Seitenauszug:

^^^^

Ein Wort für jeden Tag

Von Adolf Stock · 29.12.2012
Über eine Million Mal pro Jahr wird im deutschsprachigen Raum das Büchlein mit den Herrnhuter Losungen verkauft. Die Bibelsprüche für jeden Tag gehen zurück auf den Grafen von Zinzendorf in der Lausitz – und wurden in mehr als 50 Sprachen übersetzt, von A wie Albanisch bis Z wie Zulu.
"Ich habe morgens, wenn ich am Frühstückstisch sitze, mein iPad an, und auf diesem iPad wird die Losung als E-Mail geschickt, und somit habe ich links neben meinen Frühstücksbrett noch ein weiteres Brett, auf dem ich die Losung des Tages lese."

Martin Kröger ist 55 Jahre alt, wohnt auf dem Land und arbeitet als Krankenpfleger in Hamburg. Er ist ein fröhlicher Mensch, der spontan auf seine Mitmenschen zugeht. Mit seinem Tablet, das er vielseitig zu nutzen weiß, ist er medial auf der Höhe der Zeit.

Gisela Kessler hat keinen Tablet-PC. Sie liest ihre Losungen in einem kleinen blauen Buch. Im neuen Jahr wird es die 283. Ausgabe sein, die auf Deutsch in einer Auflage von rund einer Million Exemplaren erscheint. Gisela Kessler, die eigentlich aus Norddeutschland stammt, lebt heute bei Freiburg im Breisgau. Ihr verstorbener Mann war der Sohn eines Pfarrers aus Herrnhut:

"Die Losungen habe ich allerdings schon lange vorher gelesen, seit meiner Jugendzeit an. Sie sind ja verbreitet in allen Denominationen, nicht – und geliebt, die waren für mich wegweisend."

^^^^

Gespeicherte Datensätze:
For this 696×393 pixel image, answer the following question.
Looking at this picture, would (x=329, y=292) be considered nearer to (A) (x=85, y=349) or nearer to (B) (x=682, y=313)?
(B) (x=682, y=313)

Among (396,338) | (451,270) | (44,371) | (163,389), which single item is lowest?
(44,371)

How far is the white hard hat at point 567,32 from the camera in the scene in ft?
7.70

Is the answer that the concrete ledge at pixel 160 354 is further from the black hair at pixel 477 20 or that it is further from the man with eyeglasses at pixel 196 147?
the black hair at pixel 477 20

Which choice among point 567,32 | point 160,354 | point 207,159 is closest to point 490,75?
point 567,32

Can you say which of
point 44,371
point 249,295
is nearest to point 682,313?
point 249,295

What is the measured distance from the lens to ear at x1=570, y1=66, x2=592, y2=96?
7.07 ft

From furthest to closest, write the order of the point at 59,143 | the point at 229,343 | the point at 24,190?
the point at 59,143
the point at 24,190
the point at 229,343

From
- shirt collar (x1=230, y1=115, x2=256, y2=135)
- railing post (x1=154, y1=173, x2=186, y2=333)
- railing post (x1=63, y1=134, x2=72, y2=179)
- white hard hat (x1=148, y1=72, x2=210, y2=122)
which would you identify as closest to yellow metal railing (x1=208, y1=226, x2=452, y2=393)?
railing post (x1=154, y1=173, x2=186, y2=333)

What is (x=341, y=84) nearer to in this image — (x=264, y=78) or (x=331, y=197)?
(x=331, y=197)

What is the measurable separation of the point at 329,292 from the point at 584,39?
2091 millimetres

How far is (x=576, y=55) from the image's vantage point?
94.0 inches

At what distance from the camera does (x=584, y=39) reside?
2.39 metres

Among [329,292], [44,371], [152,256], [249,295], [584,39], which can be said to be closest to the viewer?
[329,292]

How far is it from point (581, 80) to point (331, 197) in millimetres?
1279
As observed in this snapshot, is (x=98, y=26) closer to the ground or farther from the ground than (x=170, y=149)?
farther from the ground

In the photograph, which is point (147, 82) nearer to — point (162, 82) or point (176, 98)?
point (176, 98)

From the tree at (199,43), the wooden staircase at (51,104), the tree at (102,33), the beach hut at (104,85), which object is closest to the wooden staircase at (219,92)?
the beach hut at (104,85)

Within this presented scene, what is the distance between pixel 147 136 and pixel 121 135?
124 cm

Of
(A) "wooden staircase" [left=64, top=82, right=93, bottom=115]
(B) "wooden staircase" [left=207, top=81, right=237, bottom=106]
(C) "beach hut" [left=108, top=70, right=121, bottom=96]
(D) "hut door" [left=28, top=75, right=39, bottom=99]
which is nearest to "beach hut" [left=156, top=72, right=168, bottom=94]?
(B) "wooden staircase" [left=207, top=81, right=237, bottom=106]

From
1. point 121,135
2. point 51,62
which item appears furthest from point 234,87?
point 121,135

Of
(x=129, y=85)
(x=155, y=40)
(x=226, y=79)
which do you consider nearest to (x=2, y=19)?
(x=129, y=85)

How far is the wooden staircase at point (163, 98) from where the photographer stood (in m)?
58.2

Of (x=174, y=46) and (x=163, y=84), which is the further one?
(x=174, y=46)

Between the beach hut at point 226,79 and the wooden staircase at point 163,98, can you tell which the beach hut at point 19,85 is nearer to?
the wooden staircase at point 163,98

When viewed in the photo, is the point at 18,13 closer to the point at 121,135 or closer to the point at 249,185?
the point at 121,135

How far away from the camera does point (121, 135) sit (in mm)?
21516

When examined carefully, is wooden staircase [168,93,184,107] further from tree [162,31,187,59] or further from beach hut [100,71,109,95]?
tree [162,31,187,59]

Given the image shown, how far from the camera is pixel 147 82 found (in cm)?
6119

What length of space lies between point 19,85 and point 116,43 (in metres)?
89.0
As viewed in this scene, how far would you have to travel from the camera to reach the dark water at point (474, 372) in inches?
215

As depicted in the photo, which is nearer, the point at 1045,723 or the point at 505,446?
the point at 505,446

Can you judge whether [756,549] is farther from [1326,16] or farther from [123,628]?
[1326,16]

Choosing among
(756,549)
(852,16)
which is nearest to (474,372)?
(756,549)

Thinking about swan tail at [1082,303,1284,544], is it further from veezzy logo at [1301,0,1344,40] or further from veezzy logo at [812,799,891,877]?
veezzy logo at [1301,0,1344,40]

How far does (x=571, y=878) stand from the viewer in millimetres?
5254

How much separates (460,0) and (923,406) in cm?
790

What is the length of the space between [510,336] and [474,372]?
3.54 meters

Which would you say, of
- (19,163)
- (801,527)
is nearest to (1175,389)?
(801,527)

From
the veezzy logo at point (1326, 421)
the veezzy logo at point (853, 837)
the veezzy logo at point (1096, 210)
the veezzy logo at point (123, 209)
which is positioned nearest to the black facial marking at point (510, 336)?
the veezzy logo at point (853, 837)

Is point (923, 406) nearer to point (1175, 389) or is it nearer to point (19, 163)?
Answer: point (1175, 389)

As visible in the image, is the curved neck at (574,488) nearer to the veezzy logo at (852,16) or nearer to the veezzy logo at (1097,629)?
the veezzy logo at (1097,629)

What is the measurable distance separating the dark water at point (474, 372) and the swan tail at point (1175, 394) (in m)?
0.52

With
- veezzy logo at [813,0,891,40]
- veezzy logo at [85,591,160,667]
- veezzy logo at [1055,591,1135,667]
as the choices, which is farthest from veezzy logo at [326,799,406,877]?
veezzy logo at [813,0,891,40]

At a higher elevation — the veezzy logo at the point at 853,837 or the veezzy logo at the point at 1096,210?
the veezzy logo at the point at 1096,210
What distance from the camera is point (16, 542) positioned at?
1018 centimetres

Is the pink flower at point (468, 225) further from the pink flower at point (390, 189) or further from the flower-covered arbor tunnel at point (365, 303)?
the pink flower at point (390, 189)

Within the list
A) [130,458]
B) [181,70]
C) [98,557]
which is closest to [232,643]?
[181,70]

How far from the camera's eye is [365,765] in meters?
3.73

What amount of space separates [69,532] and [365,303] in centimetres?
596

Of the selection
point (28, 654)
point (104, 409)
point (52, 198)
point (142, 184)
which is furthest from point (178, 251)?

^^^^

Anforderung 1:
Gib aus dem Text über die Herrnhuter Losungen den Abschnitt wörtlich wieder, beginnend bei „Martin Kröger ist“ und endend bei „Höhe der Zeit.“.
Anforderung 2:
In wie viele Sprachen wurden die Herrnhuter Losungen laut dem Seitenauszug übersetzt?
Die Datensätze stehen in keinem Zusammenhang mit dem Text.

Aufgabenergebnis 1:
Martin Kröger ist 55 Jahre alt, wohnt auf dem Land und arbeitet als Krankenpfleger in Hamburg. Er ist ein fröhlicher Mensch, der spontan auf seine Mitmenschen zugeht. Mit seinem Tablet, das er vielseitig zu nutzen weiß, ist er medial auf der Höhe der Zeit.

Aufgabenergebnis 2:
In mehr als 50 Sprachen.